• **Document text**:
Everyone’s body is brimming with bacteria, and these microbes do plenty of good things such as building the immune system and helping digestion. But modern diets, antibiotics and hygiene seem to be reducing the range of microbes occupying our anatomy.
A study published on Friday looking at the gut, mouth and skin microbes in people from a small, isolated tribe in southern Venezuela’s Amazonian jungles shows just how much modern life may be altering humankind’s bodily bacteria.
The Yanomami villagers, secluded from the outside world until 2009, possessed the most diverse collection of bacteria ever found in people including some never before detected in humans, said scientists whose research appears in the journal Science Advances .
The researchers were surprised to learn that the Yanomami’s microbes harboured antibiotic-resistant genes, including those conferring resistance to manmade antibiotics, considering they never had exposure to commercial antibiotics.

• **Questions to answer**:
A - Reproduce the article on Yanomami bacteria exactly, everything from "Everyone’s body is" down to "Science Advances .".
B - List every part of the body whose microbes the study in the article on Yanomami bacteria looked at.
C - Extend the article on Yanomami bacteria with new text that begins after its final sentence.

• **Excerpted records**:
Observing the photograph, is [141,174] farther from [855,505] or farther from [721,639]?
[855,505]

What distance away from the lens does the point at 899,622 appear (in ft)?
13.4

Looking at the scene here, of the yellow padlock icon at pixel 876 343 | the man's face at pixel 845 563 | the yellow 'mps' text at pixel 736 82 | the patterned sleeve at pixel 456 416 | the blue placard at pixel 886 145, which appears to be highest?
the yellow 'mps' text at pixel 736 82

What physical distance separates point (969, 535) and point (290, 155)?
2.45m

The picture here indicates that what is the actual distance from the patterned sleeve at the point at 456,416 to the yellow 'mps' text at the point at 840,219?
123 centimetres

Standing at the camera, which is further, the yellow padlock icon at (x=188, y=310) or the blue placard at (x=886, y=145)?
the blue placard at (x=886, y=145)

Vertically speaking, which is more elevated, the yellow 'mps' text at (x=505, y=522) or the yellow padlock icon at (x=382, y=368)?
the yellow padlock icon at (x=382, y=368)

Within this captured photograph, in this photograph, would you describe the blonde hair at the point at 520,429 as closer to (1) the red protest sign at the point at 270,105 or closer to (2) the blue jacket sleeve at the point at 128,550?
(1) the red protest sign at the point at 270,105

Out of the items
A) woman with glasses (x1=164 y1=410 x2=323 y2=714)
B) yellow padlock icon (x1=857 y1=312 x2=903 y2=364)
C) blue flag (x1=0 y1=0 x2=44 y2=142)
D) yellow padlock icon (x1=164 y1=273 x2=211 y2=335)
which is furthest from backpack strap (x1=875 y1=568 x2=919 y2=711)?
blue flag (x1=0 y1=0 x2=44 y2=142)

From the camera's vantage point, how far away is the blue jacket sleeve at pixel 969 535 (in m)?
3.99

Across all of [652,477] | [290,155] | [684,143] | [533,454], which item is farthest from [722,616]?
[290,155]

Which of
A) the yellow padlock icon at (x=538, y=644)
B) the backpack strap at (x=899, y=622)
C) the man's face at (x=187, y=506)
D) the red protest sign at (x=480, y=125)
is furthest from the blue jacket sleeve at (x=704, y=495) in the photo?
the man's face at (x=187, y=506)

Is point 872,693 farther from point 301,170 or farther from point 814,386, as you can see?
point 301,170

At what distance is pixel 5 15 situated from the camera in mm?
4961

• **Results of the exercise**:
A -
Everyone’s body is brimming with bacteria, and these microbes do plenty of good things such as building the immune system and helping digestion. But modern diets, antibiotics and hygiene seem to be reducing the range of microbes occupying our anatomy.
A study published on Friday looking at the gut, mouth and skin microbes in people from a small, isolated tribe in southern Venezuela’s Amazonian jungles shows just how much modern life may be altering humankind’s bodily bacteria.
The Yanomami villagers, secluded from the outside world until 2009, possessed the most diverse collection of bacteria ever found in people including some never before detected in humans, said scientists whose research appears in the journal Science Advances .

B - Gut, mouth, skin

C -
Every person hosts trillions of microbes, collectively called the microbiota, that live in and on virtually every part of the body.
“Our study suggests that the pre-modern human microbiota was composed of a greater diversity of bacteria and a greater diversity of bacterial functions when compared to populations impacted by modern practices, such as processed foods and antibiotics,” said Professor Gautam Dantas of Washington University in St. Louis.
The researchers analysed microbial samples from 34 of the 54 Yanomami villagers.